# Document excerpt
%%

By Michael B. Tatham, President, The Tatham Group

Do you ever think if only I had the right team composition winning would be much easier?

It’s something we all try to achieve.  Sports agents search for stars, corporations have departments of recruiters tasked to seek out talent and studios woo Hollywood icons all to build the best teams.  However we have all seen teams of stars that can’t seem to win.  It leaves me wondering, is raw talent enough?

Many NBA fans pass judgment on the Miami Heat for building a new team around three all-stars.  The big three.  In grade school we called this stacking the team.  The Heat coach, Spoelstra, was given a very difficult task with this young talent.  The press hype alone had the velocity to blow them off the path to success.  Are there too many stars and not enough workers? Will egos get in the way of success?

In the spirit of the NBA playoffs, and now finals, I want to share this article from Fast Company by Chuck Salter: What LeBron James And The Miami Heat Teach Us About Teamwork.  As Salter writes, “high-priced talent doesn’t ensure success”.  Rather “their mutual sacrifice is a resounding vote for teamwork.”  The stars knew when to put pride aside, to give as well as take, push through conflict and stay focused on common goals. 

What Spoelstra has done as their leader is no different than a CEO having retreats or team building exercises to help them focus and improve performance.   Instead of a conference room they worked through their dynamics on the hardwood.  The players sacrificed a higher salary in order to create a winning team.  Very similar to many Generation X/Y’s out there choosing challenging roles in start-ups with the promise of rapid growth and excitement.

Bonded by their competitive desire to win they find themselves in the NBA finals the first year playing together.  The big three knew it would take more than their individual stardom to succeed.  They needed to make personal sacrifices and compromise in order for the whole to be greater than the sum of the parts.

When you go back to work ask yourself if you are working for a company that has talent willing to sacrifice for the greater good of the entire team?  What would you give up in order to work in a high performing, team-oriented environment that wins?

%%

# To be done
Reproduce the passage of the teamwork article between "Do you ever" and "raw talent enough?", inclusive. Work only from the teamwork article.

Spatial reasoning question data

%%

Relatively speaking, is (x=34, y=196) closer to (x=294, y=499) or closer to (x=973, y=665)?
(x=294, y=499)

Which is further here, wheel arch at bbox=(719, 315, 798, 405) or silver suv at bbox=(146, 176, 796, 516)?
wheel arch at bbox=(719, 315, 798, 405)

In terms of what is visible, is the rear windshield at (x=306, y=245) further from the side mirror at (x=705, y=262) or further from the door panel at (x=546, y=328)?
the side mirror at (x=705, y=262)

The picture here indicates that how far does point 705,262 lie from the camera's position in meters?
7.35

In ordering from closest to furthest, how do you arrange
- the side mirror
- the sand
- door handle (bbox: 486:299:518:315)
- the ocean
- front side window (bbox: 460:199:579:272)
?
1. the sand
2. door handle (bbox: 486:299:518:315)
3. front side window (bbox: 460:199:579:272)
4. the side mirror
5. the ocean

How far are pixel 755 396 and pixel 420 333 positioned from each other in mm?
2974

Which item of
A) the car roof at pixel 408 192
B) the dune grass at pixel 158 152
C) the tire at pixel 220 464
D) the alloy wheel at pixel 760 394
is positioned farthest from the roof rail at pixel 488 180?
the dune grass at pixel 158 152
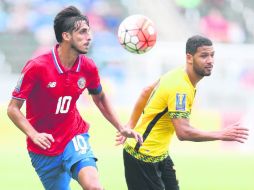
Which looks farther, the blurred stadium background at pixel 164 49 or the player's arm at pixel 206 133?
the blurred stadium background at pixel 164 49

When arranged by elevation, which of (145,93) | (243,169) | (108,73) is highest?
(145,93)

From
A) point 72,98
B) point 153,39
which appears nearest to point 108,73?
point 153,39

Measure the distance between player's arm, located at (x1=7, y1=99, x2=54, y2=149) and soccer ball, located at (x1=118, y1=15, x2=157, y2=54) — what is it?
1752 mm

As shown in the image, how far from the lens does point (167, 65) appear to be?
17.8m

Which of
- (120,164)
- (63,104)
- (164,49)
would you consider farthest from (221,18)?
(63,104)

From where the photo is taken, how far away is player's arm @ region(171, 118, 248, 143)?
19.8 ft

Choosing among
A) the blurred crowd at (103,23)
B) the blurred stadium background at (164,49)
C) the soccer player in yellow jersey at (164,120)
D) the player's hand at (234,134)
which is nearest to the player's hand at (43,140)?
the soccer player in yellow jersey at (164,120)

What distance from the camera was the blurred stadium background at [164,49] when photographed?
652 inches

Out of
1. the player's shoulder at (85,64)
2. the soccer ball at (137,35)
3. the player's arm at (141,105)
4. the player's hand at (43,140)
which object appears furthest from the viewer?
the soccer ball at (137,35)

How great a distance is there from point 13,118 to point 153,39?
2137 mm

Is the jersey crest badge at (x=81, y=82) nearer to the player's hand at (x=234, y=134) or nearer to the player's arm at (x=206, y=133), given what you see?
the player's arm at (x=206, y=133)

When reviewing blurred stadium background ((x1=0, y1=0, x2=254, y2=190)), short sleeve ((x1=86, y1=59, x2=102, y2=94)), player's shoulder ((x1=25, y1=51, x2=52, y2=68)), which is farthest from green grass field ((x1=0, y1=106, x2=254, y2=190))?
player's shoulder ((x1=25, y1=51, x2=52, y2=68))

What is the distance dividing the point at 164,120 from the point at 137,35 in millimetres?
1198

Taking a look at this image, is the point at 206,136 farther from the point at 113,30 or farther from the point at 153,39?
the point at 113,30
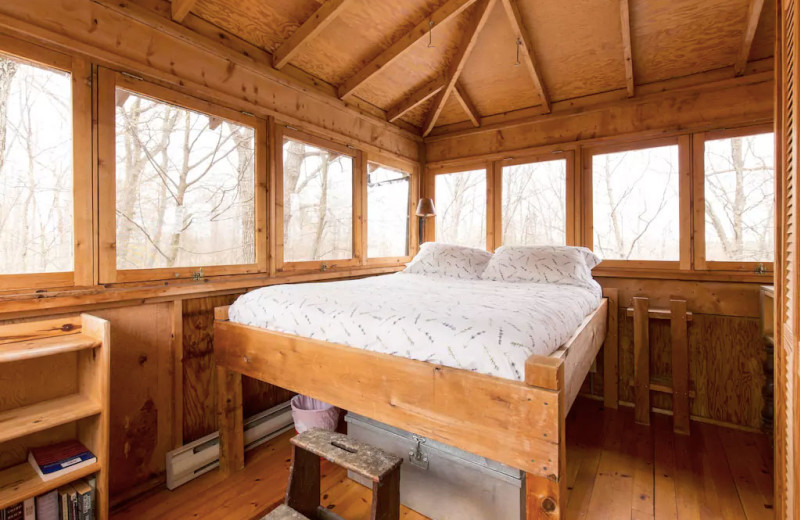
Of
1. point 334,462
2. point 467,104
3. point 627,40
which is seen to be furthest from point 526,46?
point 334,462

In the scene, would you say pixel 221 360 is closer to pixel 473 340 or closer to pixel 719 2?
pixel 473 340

%%
%%

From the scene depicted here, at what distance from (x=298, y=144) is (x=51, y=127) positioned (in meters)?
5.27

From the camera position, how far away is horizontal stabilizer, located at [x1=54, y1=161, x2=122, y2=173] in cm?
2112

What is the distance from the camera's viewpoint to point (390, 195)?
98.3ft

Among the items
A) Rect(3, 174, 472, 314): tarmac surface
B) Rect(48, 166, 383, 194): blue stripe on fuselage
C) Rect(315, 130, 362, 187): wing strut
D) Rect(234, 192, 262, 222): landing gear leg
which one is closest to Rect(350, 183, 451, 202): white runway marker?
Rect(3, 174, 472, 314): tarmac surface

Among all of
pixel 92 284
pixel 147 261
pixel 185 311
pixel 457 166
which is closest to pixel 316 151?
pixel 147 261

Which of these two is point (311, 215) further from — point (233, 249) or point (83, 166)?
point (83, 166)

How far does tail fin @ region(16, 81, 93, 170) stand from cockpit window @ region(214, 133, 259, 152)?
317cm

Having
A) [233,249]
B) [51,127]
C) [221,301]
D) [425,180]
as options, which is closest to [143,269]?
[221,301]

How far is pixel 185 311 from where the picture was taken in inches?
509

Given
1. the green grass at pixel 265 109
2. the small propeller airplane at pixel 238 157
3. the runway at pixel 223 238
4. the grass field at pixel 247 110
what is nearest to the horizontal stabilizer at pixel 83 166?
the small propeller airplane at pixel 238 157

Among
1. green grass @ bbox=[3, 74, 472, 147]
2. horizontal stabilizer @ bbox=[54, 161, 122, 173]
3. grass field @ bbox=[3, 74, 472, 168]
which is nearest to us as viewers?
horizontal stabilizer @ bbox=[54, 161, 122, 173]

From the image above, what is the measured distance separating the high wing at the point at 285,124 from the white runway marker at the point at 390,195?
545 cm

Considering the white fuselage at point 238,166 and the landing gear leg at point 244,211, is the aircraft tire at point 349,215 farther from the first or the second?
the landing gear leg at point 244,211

%%

# The result
Do you ever think if only I had the right team composition winning would be much easier?

It’s something we all try to achieve.  Sports agents search for stars, corporations have departments of recruiters tasked to seek out talent and studios woo Hollywood icons all to build the best teams.  However we have all seen teams of stars that can’t seem to win.  It leaves me wondering, is raw talent enough?